> EXERCISE GOAL:
Output every line of the data below, from the line containing "From among the choices" through the last line of the data, as a JSON list of strings with one string per line. Leave out blank lines.

Stored data entries

----

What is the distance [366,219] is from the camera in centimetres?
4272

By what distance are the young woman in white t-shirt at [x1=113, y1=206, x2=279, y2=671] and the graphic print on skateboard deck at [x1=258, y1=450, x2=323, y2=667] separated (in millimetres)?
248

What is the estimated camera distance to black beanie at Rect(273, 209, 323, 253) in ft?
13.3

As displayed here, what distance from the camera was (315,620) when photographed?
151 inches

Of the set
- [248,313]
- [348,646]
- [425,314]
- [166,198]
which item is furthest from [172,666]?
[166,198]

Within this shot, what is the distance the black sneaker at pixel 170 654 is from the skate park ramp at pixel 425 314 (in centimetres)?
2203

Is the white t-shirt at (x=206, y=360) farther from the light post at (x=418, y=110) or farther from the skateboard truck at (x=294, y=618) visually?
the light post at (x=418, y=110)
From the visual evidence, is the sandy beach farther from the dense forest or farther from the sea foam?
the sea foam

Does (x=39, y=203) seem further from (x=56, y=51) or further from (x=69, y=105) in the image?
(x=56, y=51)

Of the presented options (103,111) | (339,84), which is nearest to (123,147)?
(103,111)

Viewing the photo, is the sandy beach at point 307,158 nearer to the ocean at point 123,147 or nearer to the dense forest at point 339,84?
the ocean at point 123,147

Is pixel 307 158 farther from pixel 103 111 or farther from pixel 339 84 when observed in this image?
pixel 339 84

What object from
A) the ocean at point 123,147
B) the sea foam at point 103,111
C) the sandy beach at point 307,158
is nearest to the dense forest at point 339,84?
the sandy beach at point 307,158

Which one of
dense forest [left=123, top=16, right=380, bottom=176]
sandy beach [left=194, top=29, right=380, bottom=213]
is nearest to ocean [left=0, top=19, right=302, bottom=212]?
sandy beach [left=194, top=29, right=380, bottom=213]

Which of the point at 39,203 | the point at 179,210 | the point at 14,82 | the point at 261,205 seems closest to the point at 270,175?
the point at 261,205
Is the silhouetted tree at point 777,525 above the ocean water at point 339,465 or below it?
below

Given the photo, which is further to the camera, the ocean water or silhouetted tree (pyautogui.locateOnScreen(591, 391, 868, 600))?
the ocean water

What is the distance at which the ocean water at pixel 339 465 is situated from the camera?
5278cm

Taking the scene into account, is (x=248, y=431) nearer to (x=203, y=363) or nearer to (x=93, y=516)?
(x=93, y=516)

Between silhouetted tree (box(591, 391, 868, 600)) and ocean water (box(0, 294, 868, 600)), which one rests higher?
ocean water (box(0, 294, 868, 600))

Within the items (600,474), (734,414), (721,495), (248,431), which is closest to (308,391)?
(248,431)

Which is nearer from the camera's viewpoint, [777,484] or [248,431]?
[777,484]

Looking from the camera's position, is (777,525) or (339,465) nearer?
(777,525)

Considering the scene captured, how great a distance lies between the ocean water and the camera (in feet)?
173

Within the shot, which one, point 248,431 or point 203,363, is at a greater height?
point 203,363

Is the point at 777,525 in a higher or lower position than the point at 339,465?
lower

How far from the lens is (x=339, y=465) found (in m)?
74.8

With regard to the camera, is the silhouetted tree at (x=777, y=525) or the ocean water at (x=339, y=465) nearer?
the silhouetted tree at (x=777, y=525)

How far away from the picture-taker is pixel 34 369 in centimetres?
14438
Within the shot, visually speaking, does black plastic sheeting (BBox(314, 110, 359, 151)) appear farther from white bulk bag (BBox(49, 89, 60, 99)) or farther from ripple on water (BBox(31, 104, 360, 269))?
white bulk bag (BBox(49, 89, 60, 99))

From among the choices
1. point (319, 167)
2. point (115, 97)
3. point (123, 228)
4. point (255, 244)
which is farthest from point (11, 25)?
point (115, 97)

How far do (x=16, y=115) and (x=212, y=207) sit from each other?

----

> SOLUTION FOR THIS PROBLEM:
[
  "From among the choices",
  "1. point (319, 167)",
  "2. point (115, 97)",
  "3. point (123, 228)",
  "4. point (255, 244)",
  "which is farthest from point (11, 25)?",
  "point (115, 97)",
  "How far do (x=16, y=115) and (x=212, y=207) sit from each other?"
]